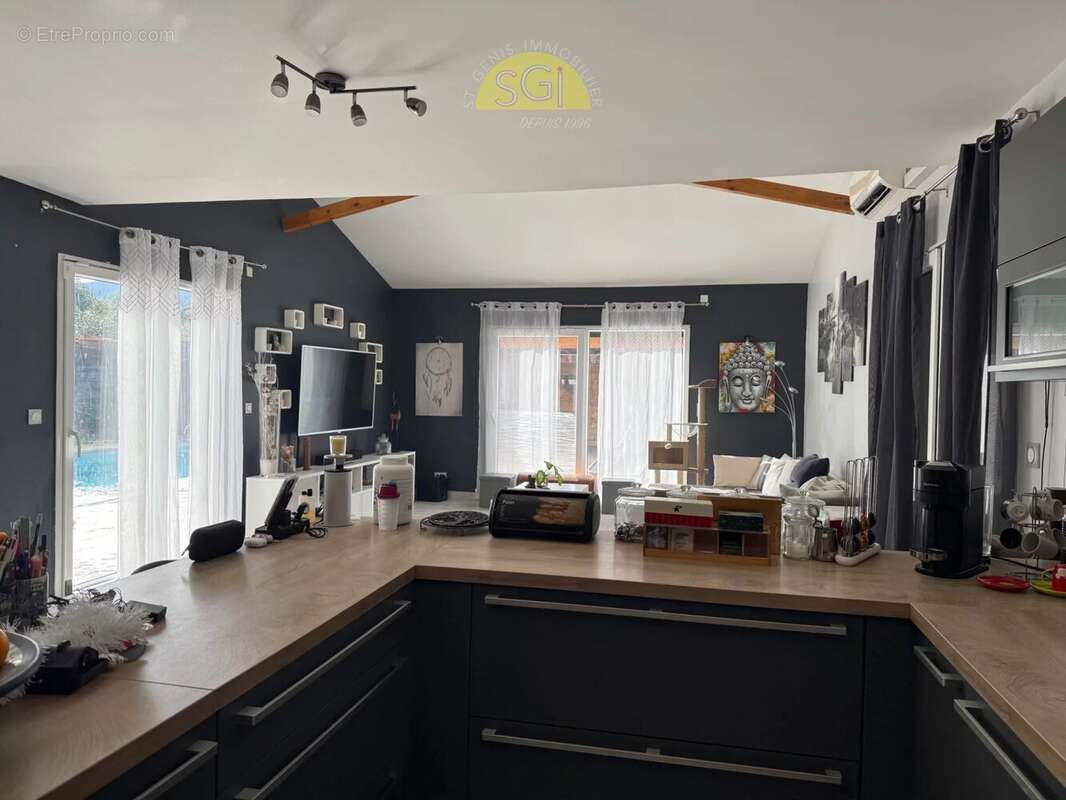 Maison à SAINT-GENIS-DES-FONTAINES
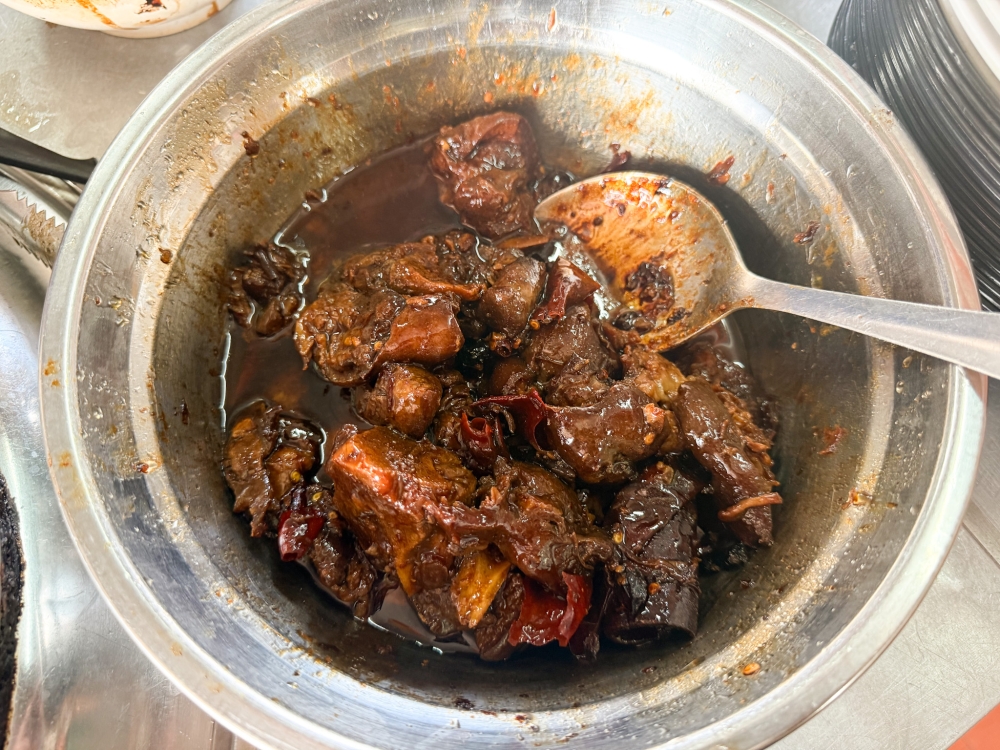 The ‘wantan mee’ stall offers a daily rotating menu of specials like this braised pork leg with your egg noodles. — Picture by Lee Khang Yi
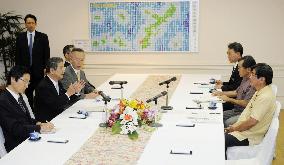 Defense minister in Okinawa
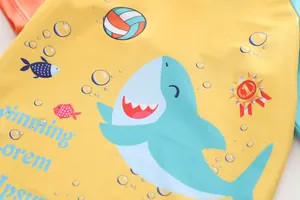 Dettaglio della stampa con squalo e pallavolo su costume giallo per bambini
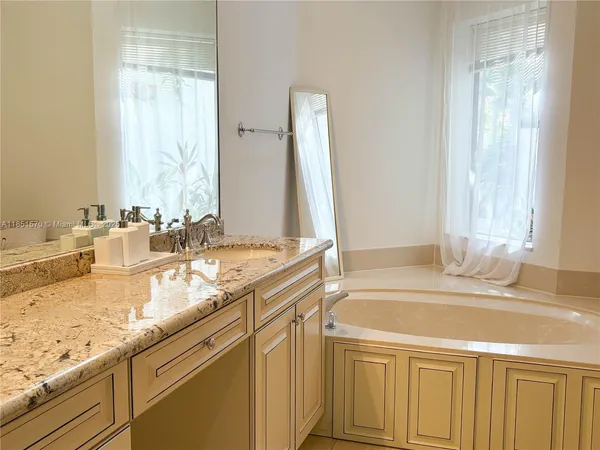 a bathroom with a granite countertop sink and a mirror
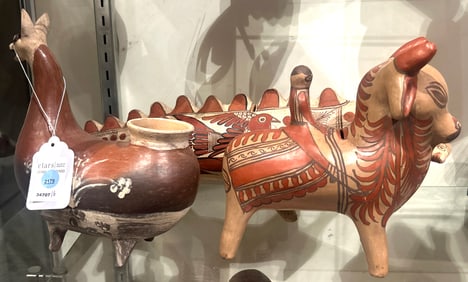 A lot of three Pre columbian style animals, including a bull and a dinosaur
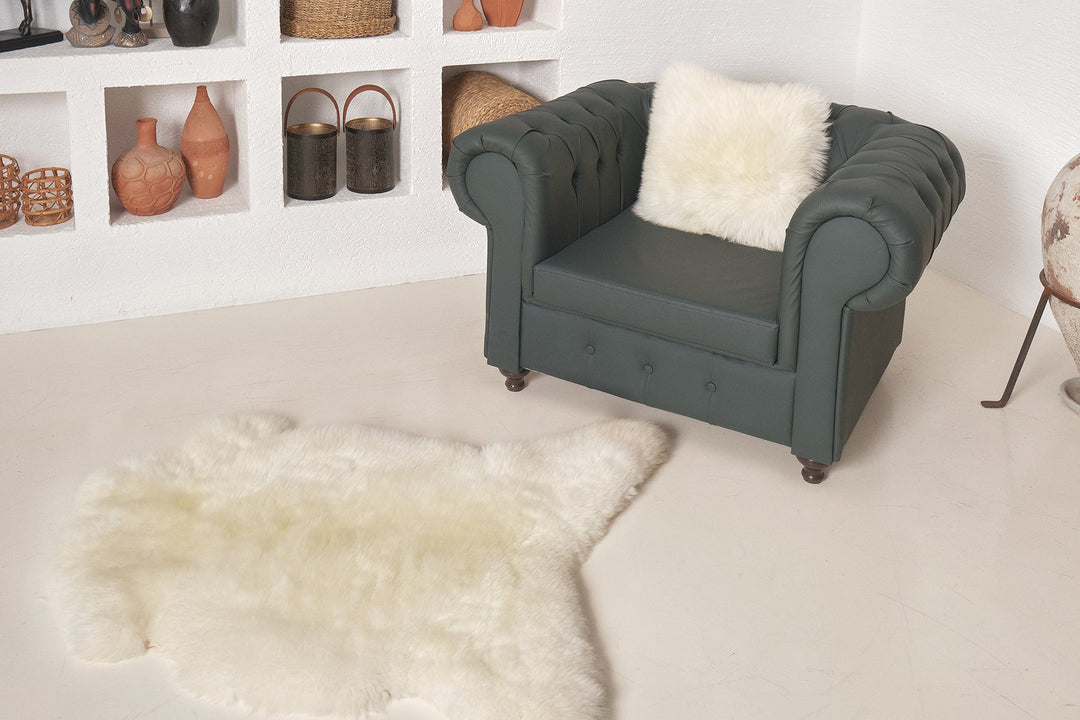 White sheepskin rug beside green armchair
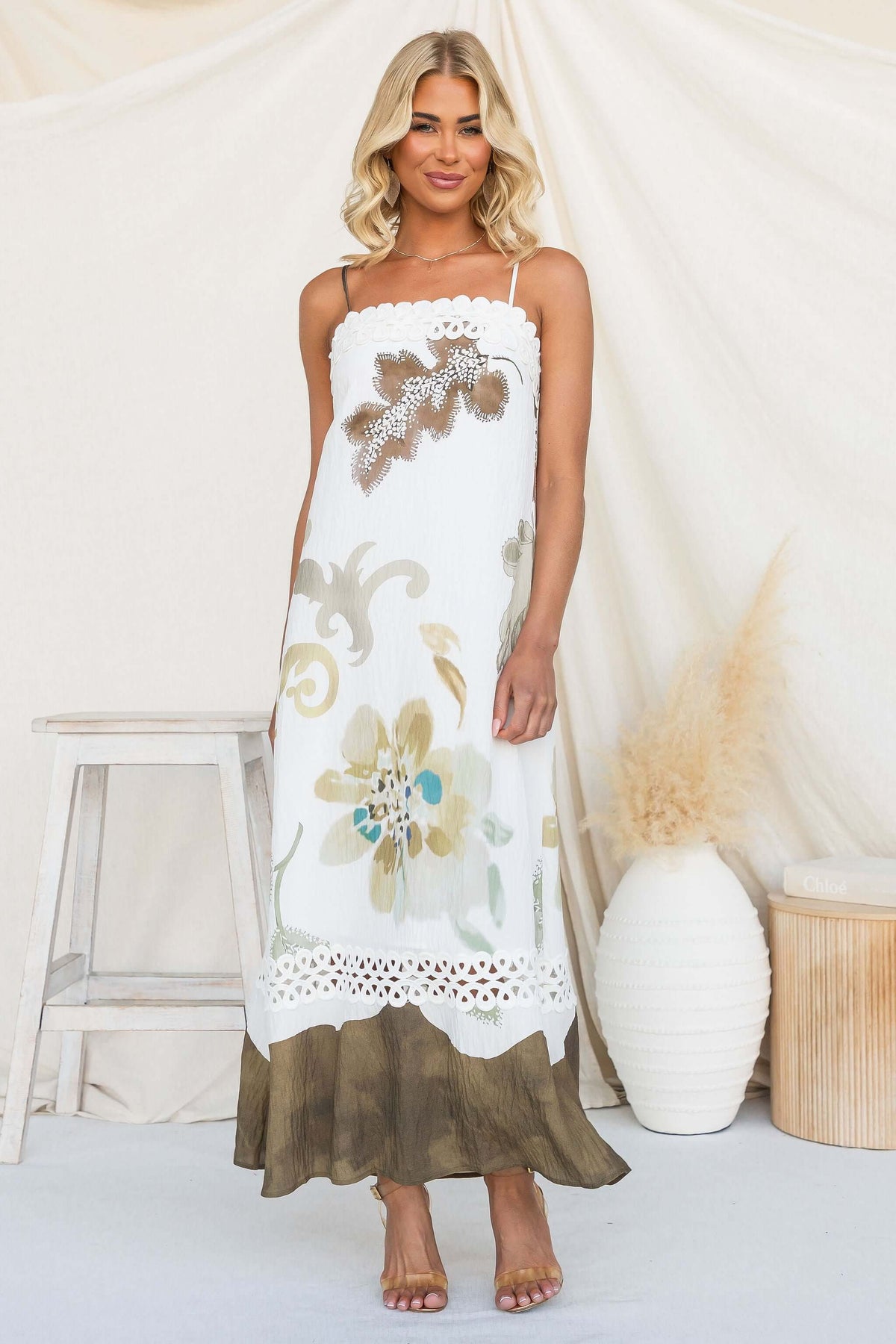 Model wearing Carlo Maxi Dress with floral design and adjustable straps, showcased in natural setting.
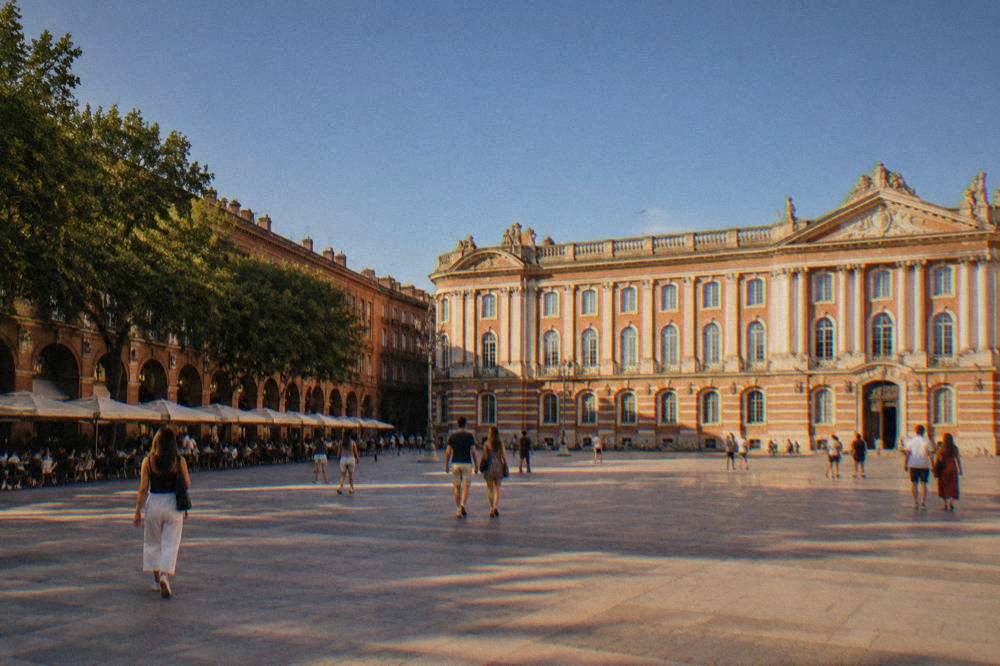 A sunny June day on a Toulouse plaza with the pink city walls glowing in warm light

* * *

What to produce. Without the pictures, restate each entry exactly.

Solution for this problem.
 Maison à SAINT-GENIS-DES-FONTAINES
 The ‘wantan mee’ stall offers a daily rotating menu of specials like this braised pork leg with your egg noodles. — Picture by Lee Khang Yi
 Defense minister in Okinawa
 Dettaglio della stampa con squalo e pallavolo su costume giallo per bambini
 a bathroom with a granite countertop sink and a mirror
 A lot of three Pre columbian style animals, including a bull and a dinosaur
 White sheepskin rug beside green armchair
 Model wearing Carlo Maxi Dress with floral design and adjustable straps, showcased in natural setting.
 A sunny June day on a Toulouse plaza with the pink city walls glowing in warm light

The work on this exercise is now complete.